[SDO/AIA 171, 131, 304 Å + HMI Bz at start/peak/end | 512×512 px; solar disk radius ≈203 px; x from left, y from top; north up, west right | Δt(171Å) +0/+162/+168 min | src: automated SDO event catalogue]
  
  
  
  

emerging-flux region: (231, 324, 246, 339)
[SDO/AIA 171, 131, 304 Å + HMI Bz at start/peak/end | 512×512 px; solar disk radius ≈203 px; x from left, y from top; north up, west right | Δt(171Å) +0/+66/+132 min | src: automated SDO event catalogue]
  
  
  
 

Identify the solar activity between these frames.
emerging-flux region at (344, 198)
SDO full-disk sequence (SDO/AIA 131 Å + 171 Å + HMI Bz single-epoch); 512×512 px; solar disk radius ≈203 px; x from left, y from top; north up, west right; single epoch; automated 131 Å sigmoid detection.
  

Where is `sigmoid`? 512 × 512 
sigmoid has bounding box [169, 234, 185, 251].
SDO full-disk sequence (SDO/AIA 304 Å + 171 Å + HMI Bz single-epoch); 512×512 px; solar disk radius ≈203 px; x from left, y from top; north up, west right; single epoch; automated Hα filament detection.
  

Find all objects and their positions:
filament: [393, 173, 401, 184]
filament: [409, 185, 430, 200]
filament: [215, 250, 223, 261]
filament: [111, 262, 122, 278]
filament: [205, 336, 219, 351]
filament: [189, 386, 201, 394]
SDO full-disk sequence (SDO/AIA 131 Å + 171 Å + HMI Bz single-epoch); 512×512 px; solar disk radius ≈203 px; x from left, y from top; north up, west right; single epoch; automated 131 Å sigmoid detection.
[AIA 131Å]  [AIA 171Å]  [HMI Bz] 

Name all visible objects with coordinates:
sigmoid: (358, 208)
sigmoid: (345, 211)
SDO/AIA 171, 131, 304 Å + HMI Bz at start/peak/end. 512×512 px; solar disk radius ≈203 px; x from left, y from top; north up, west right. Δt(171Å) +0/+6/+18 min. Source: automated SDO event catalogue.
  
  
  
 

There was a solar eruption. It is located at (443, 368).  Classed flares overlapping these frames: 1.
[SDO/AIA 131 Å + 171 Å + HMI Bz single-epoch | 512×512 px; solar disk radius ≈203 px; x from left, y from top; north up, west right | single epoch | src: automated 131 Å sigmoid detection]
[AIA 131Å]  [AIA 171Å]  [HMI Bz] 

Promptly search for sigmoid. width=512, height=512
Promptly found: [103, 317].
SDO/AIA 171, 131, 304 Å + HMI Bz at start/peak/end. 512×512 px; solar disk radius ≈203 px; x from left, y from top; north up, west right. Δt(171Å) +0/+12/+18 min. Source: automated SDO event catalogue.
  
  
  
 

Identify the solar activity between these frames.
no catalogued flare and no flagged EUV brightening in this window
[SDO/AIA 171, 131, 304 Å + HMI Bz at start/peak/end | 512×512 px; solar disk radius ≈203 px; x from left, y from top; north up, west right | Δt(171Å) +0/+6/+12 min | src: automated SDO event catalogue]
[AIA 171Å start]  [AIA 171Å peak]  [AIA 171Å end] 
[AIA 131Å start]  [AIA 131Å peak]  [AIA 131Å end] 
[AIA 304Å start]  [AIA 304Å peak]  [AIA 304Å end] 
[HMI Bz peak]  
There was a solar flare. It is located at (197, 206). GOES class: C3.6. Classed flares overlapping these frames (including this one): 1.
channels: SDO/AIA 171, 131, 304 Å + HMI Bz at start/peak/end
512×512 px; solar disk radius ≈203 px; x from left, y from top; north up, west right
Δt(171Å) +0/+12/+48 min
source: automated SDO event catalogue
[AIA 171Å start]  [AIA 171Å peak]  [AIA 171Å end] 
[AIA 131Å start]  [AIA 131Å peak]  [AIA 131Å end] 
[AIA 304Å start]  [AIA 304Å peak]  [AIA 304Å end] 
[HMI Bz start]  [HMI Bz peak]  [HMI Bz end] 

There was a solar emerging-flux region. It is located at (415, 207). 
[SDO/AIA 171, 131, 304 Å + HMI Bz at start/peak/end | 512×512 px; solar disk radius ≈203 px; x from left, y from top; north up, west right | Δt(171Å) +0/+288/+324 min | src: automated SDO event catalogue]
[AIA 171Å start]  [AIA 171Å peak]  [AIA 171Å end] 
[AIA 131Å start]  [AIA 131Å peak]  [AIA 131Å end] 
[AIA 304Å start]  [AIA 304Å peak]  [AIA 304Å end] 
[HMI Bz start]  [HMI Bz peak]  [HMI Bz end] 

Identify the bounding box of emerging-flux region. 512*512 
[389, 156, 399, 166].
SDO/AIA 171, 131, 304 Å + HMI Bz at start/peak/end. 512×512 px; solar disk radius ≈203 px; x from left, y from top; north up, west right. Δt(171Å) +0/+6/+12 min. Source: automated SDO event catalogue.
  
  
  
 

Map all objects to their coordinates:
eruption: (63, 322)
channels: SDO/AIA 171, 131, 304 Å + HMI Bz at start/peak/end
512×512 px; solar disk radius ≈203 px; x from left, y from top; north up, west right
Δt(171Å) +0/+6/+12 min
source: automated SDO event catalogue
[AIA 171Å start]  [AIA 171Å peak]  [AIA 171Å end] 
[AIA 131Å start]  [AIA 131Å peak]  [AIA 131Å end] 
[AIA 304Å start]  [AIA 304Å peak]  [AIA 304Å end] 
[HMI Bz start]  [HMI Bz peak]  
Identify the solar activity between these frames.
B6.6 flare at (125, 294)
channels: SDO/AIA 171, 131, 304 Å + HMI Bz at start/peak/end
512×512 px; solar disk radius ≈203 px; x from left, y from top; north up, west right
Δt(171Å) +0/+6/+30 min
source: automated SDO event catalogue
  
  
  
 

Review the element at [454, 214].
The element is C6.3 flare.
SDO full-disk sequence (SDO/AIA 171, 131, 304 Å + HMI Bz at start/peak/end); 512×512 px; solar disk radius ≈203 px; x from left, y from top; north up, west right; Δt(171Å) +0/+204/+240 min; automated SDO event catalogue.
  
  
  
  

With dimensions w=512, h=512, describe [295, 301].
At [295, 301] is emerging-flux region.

****

* _Task instructions_
Once you have read the records above, write them all out exactly.

* _Response to the task_
[SDO/AIA 171, 131, 304 Å + HMI Bz at start/peak/end | 512×512 px; solar disk radius ≈203 px; x from left, y from top; north up, west right | Δt(171Å) +0/+162/+168 min | src: automated SDO event catalogue]
  
  
  
  

emerging-flux region: (231, 324, 246, 339)
[SDO/AIA 171, 131, 304 Å + HMI Bz at start/peak/end | 512×512 px; solar disk radius ≈203 px; x from left, y from top; north up, west right | Δt(171Å) +0/+66/+132 min | src: automated SDO event catalogue]
  
  
  
 

Identify the solar activity between these frames.
emerging-flux region at (344, 198)
SDO full-disk sequence (SDO/AIA 131 Å + 171 Å + HMI Bz single-epoch); 512×512 px; solar disk radius ≈203 px; x from left, y from top; north up, west right; single epoch; automated 131 Å sigmoid detection.
  

Where is `sigmoid`? 512 × 512 
sigmoid has bounding box [169, 234, 185, 251].
SDO full-disk sequence (SDO/AIA 304 Å + 171 Å + HMI Bz single-epoch); 512×512 px; solar disk radius ≈203 px; x from left, y from top; north up, west right; single epoch; automated Hα filament detection.
  

Find all objects and their positions:
filament: [393, 173, 401, 184]
filament: [409, 185, 430, 200]
filament: [215, 250, 223, 261]
filament: [111, 262, 122, 278]
filament: [205, 336, 219, 351]
filament: [189, 386, 201, 394]
SDO full-disk sequence (SDO/AIA 131 Å + 171 Å + HMI Bz single-epoch); 512×512 px; solar disk radius ≈203 px; x from left, y from top; north up, west right; single epoch; automated 131 Å sigmoid detection.
[AIA 131Å]  [AIA 171Å]  [HMI Bz] 

Name all visible objects with coordinates:
sigmoid: (358, 208)
sigmoid: (345, 211)
SDO/AIA 171, 131, 304 Å + HMI Bz at start/peak/end. 512×512 px; solar disk radius ≈203 px; x from left, y from top; north up, west right. Δt(171Å) +0/+6/+18 min. Source: automated SDO event catalogue.
  
  
  
 

There was a solar eruption. It is located at (443, 368).  Classed flares overlapping these frames: 1.
[SDO/AIA 131 Å + 171 Å + HMI Bz single-epoch | 512×512 px; solar disk radius ≈203 px; x from left, y from top; north up, west right | single epoch | src: automated 131 Å sigmoid detection]
[AIA 131Å]  [AIA 171Å]  [HMI Bz] 

Promptly search for sigmoid. width=512, height=512
Promptly found: [103, 317].
SDO/AIA 171, 131, 304 Å + HMI Bz at start/peak/end. 512×512 px; solar disk radius ≈203 px; x from left, y from top; north up, west right. Δt(171Å) +0/+12/+18 min. Source: automated SDO event catalogue.
  
  
  
 

Identify the solar activity between these frames.
no catalogued flare and no flagged EUV brightening in this window
[SDO/AIA 171, 131, 304 Å + HMI Bz at start/peak/end | 512×512 px; solar disk radius ≈203 px; x from left, y from top; north up, west right | Δt(171Å) +0/+6/+12 min | src: automated SDO event catalogue]
[AIA 171Å start]  [AIA 171Å peak]  [AIA 171Å end] 
[AIA 131Å start]  [AIA 131Å peak]  [AIA 131Å end] 
[AIA 304Å start]  [AIA 304Å peak]  [AIA 304Å end] 
[HMI Bz peak]  
There was a solar flare. It is located at (197, 206). GOES class: C3.6. Classed flares overlapping these frames (including this one): 1.
channels: SDO/AIA 171, 131, 304 Å + HMI Bz at start/peak/end
512×512 px; solar disk radius ≈203 px; x from left, y from top; north up, west right
Δt(171Å) +0/+12/+48 min
source: automated SDO event catalogue
[AIA 171Å start]  [AIA 171Å peak]  [AIA 171Å end] 
[AIA 131Å start]  [AIA 131Å peak]  [AIA 131Å end] 
[AIA 304Å start]  [AIA 304Å peak]  [AIA 304Å end] 
[HMI Bz start]  [HMI Bz peak]  [HMI Bz end] 

There was a solar emerging-flux region. It is located at (415, 207). 
[SDO/AIA 171, 131, 304 Å + HMI Bz at start/peak/end | 512×512 px; solar disk radius ≈203 px; x from left, y from top; north up, west right | Δt(171Å) +0/+288/+324 min | src: automated SDO event catalogue]
[AIA 171Å start]  [AIA 171Å peak]  [AIA 171Å end] 
[AIA 131Å start]  [AIA 131Å peak]  [AIA 131Å end] 
[AIA 304Å start]  [AIA 304Å peak]  [AIA 304Å end] 
[HMI Bz start]  [HMI Bz peak]  [HMI Bz end] 

Identify the bounding box of emerging-flux region. 512*512 
[389, 156, 399, 166].
SDO/AIA 171, 131, 304 Å + HMI Bz at start/peak/end. 512×512 px; solar disk radius ≈203 px; x from left, y from top; north up, west right. Δt(171Å) +0/+6/+12 min. Source: automated SDO event catalogue.
  
  
  
 

Map all objects to their coordinates:
eruption: (63, 322)
channels: SDO/AIA 171, 131, 304 Å + HMI Bz at start/peak/end
512×512 px; solar disk radius ≈203 px; x from left, y from top; north up, west right
Δt(171Å) +0/+6/+12 min
source: automated SDO event catalogue
[AIA 171Å start]  [AIA 171Å peak]  [AIA 171Å end] 
[AIA 131Å start]  [AIA 131Å peak]  [AIA 131Å end] 
[AIA 304Å start]  [AIA 304Å peak]  [AIA 304Å end] 
[HMI Bz start]  [HMI Bz peak]  
Identify the solar activity between these frames.
B6.6 flare at (125, 294)
channels: SDO/AIA 171, 131, 304 Å + HMI Bz at start/peak/end
512×512 px; solar disk radius ≈203 px; x from left, y from top; north up, west right
Δt(171Å) +0/+6/+30 min
source: automated SDO event catalogue
  
  
  
 

Review the element at [454, 214].
The element is C6.3 flare.
SDO full-disk sequence (SDO/AIA 171, 131, 304 Å + HMI Bz at start/peak/end); 512×512 px; solar disk radius ≈203 px; x from left, y from top; north up, west right; Δt(171Å) +0/+204/+240 min; automated SDO event catalogue.
  
  
  
  

With dimensions w=512, h=512, describe [295, 301].
At [295, 301] is emerging-flux region.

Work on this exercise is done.